While writing a college essay is a very personal experience, there are some rules to follow to help ensure your essay is a great one. Read on for the "do's and don'ts" of the essay-writing process:
1. DO keep your focus narrow and personal.
Your essay must prove a single point. Your main idea should be clear and easily followed from beginning to end. Ask someone to read just your introduction, and then tell you what your essay is about. (Remember: this essay is about showing college admissions representatives who you are.)
2. DO back up what you say.
Develop your main idea with specific facts, events, quotations, examples and reasons.
Okay: "I like to be surrounded by people with a variety of backgrounds and interests."
Better: "In my elementary school, I worked on a book report with a student from Saudi Arabia, became best friends with a girl from Australia, and worked together in the classroom with students and teachers from dozens of nationalities."
3. DO give specifics.
Avoid cliched, generic and predictable writing by using vivid, specific details that SHOW (not tell) the reader the point you are trying to make.
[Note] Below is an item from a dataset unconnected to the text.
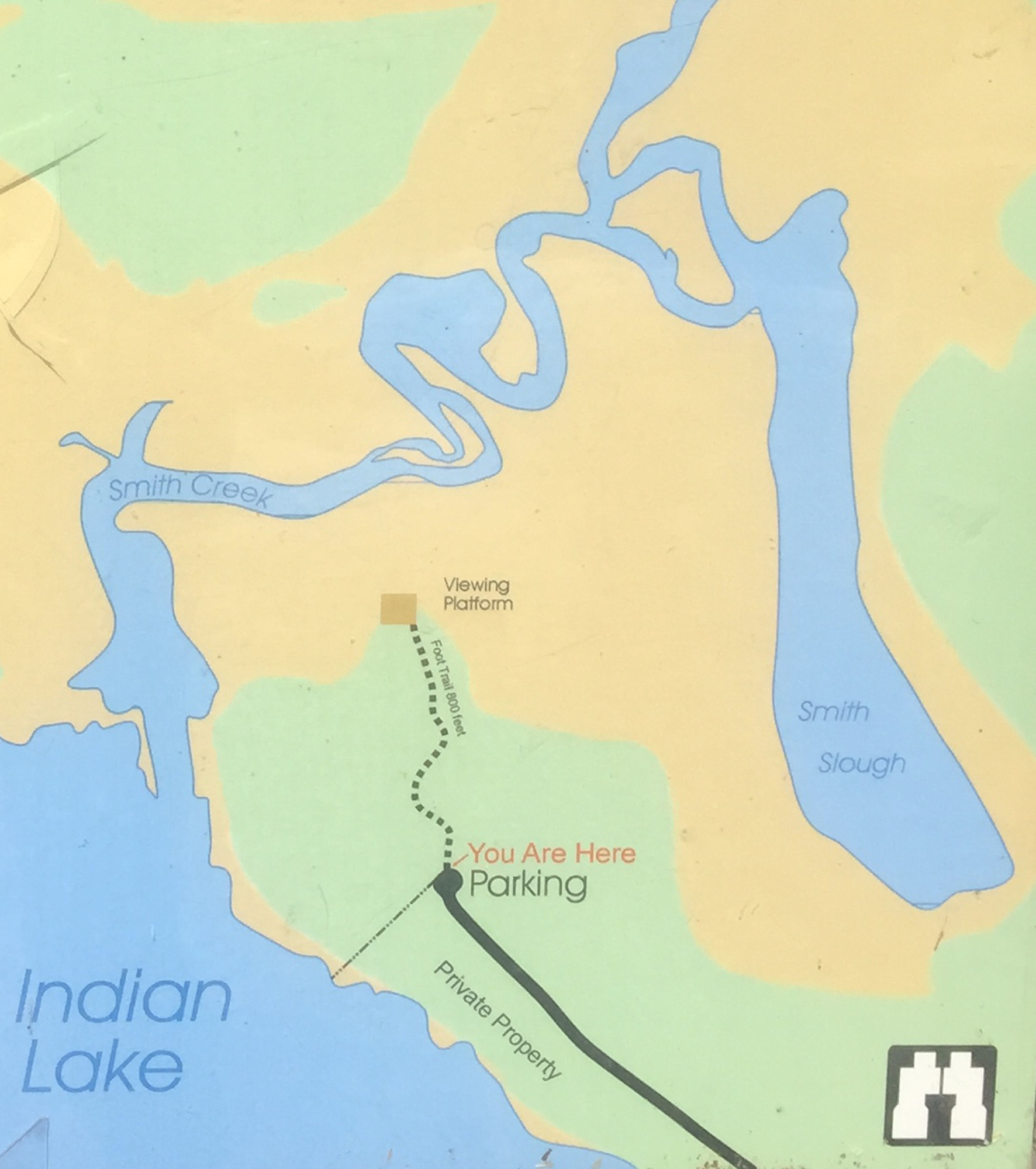 A map from an interpretive display shows the layout of the Rainey Memorial Wildlife Area in Schoolcraft County.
Okay: "My family has supported me throughout my years in school, and I would not be the same person without them."
Better: "Whether I was competing in a math competition, preparing to graduate from high school or simply playing on one of my many sports teams, my parents were never far. They attended every match, every meet, every competition and performance, leaving work early or missing it all together if it meant supporting my goals."
4. DON'T tell them what you think they want to hear.
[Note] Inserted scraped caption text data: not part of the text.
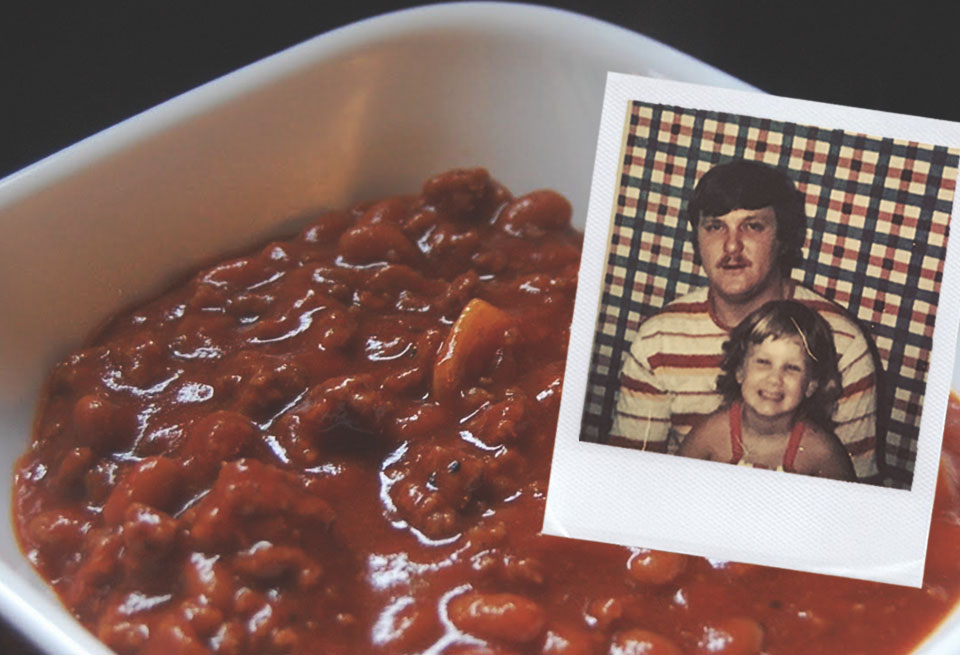 My dad's chili recipe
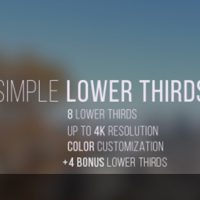 VIDEOHIVE SIMPLE LOWER THIRDS FREE DOWNLOAD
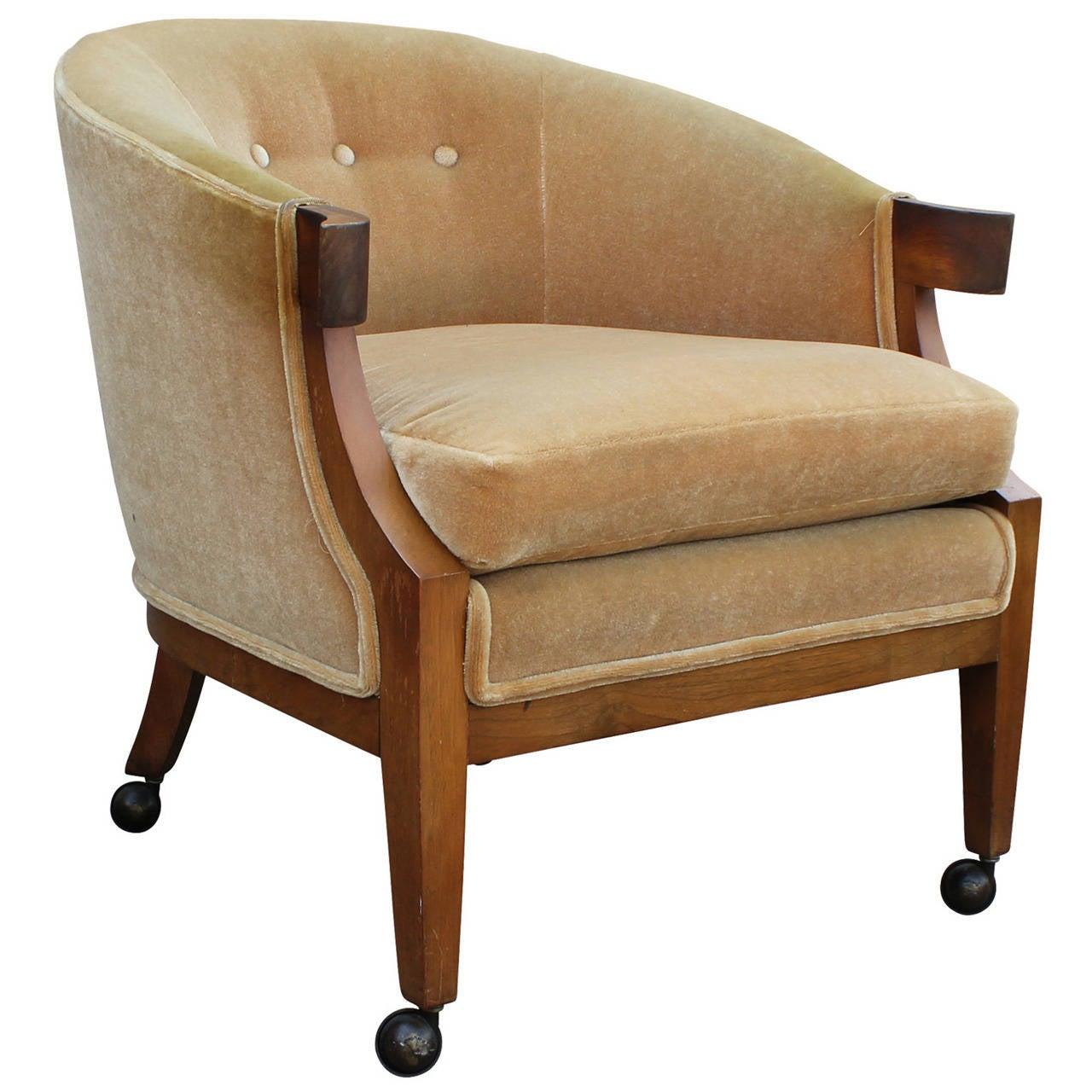barrel back chair beach umbrella elegant hollywood regency gold mohair by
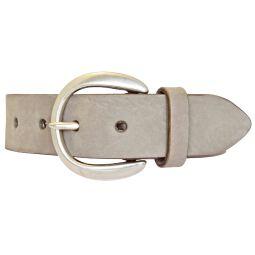 Vanzetti Damen Leder Gürtel Vollrindleder Damengürtel taupe 35mm Ledergürtel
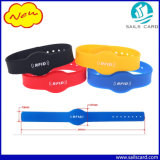 Tag impresso do Wristband do logotipo NFC Ntag213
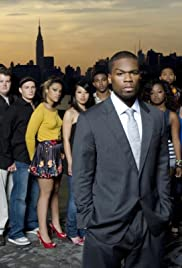 50 Cent: The Money and the Power Poster - TV Show Forum, Cast, Reviews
Admissions officers read plenty of essays about the charms of their unversity. Remember: this essay is about YOU, not about THEM.
5. DON'T write a resume.
That's what the application is for. While it's perfectly acceptable (and encouraged) to talk about experiences or achievements that have shaped you, the college essay is not a place to share your GPA, your perfect SAT score or other information that is included elsewhere in the college application. Take the opportunity to share WHO YOU ARE, not just what you do.
6. DON'T use 50 words when five will do.
Eliminate uncessary words. Don't use language that is overly flowery, and don't feel like you have to just take up space.
Okay: "Over the years, it has been pointed out to me by my parents, teachers, and friends that I often think outside of the box and am willing to go my own way."
Better: "I am a creative thinker."
7. DON'T forget to proofread.
Typos, spelling and gramatical errors can make an otherwise flawless essay look unprofessional and messy, and can be interpreted as carelessness or simply bad writing. Don't rely on your computer's spell check, either- you, a teacher, a parent and even a friend should read your work before sending it off.